Stepping into this restaurant is like being attacked by some giant deja vu monster.

Memory loss

Stepping into this restaurant is like being attacked by some giant deja vu monster. Actually, it just looks like it looks the same as some earlier refurbishment. Because actually it has changed hands, names and positioning several times in its long life. This I suppose is an achievement that you can be different and yet look the same. Maybe it is because it has gone back to the same mural artist who has replaced Bob Dylan and so on with Angelina Jolie, Aishwarya Rai and sundry other major stars from Holly and Bolly.

Maybe it is because sizzlers and steaks are prominent on the menu.

Or maybe I have just been there too many times and there’s a reason why I haven’t been there for many years.

To walk into an empty eaterie after 8 pm, even in fast-paced Mumbai is a bit disconcerting. Then to have six people come and ask you if you want regular or mineral water and give you neither for 15 minutes is mildly irritating.

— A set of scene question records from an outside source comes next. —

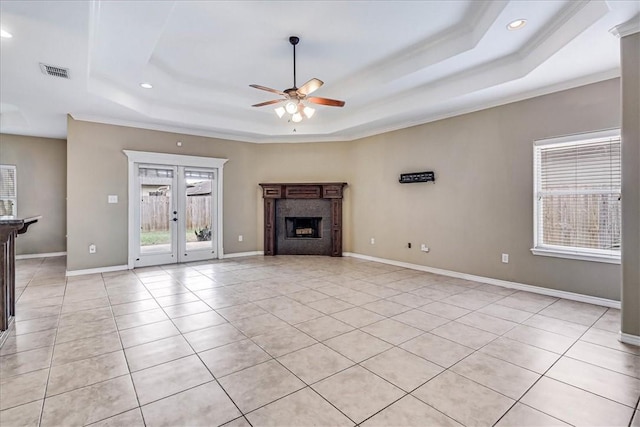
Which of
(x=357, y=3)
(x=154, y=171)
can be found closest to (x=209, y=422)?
(x=357, y=3)

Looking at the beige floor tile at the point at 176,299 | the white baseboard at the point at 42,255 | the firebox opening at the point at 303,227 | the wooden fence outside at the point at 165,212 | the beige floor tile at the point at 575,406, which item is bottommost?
the beige floor tile at the point at 575,406

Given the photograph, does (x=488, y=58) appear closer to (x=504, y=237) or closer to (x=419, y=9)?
(x=419, y=9)

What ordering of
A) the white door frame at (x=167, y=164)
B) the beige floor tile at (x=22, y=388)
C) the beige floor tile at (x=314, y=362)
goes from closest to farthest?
the beige floor tile at (x=22, y=388) → the beige floor tile at (x=314, y=362) → the white door frame at (x=167, y=164)

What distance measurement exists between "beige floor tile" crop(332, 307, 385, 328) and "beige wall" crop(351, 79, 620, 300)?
2.47 meters

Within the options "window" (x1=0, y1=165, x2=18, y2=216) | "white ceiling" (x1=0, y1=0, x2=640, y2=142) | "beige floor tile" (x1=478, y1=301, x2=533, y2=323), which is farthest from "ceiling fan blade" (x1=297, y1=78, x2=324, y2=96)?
"window" (x1=0, y1=165, x2=18, y2=216)

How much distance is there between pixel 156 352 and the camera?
2652mm

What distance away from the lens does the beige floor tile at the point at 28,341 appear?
2703 millimetres

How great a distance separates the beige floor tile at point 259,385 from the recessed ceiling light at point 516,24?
3802 mm

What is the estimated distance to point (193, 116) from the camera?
6.11 m

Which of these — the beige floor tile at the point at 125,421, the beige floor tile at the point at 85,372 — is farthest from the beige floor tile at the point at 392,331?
the beige floor tile at the point at 85,372

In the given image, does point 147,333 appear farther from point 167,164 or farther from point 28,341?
point 167,164

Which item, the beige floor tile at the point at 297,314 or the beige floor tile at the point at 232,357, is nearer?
the beige floor tile at the point at 232,357

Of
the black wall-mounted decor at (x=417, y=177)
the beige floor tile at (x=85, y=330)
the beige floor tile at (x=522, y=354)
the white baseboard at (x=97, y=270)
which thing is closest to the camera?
the beige floor tile at (x=522, y=354)

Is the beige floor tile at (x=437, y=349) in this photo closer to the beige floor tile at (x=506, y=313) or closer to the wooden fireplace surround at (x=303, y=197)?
the beige floor tile at (x=506, y=313)
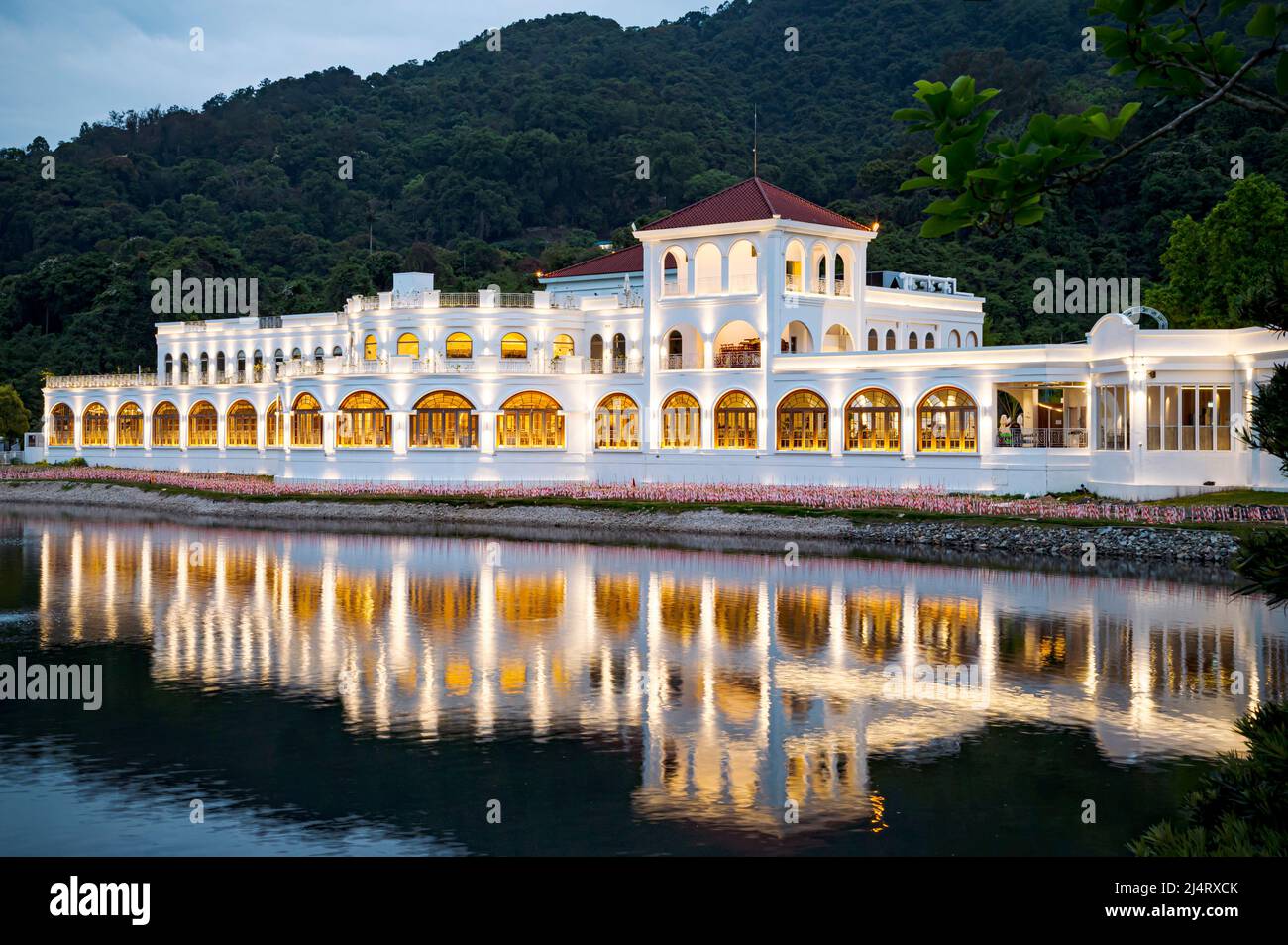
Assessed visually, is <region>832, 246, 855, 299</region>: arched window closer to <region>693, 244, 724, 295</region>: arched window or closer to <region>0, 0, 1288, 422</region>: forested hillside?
<region>693, 244, 724, 295</region>: arched window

Then to order two simple drinks — dark rum and vodka — and have it confirmed three times without any sign of them is a bit annoying. Then to be told by a fourth person that there is no ordinary vodka because “it is not available” is a bit annoying. And you know it’s a con because the ordinary vodka is sold at every shop and every bar and permit room in the city. (There is no shortage of Smirnoff currently says my regular wine shop). This is strange because while I am used to the Old Monk con (have written about it often enough and to be fair not being practised at Cafe Royal), the Smirnoff Red one is a new variation. Of course, all expensive and imported varieties of vodka were available. This is just one more way in which diners in this city are taken for a ride.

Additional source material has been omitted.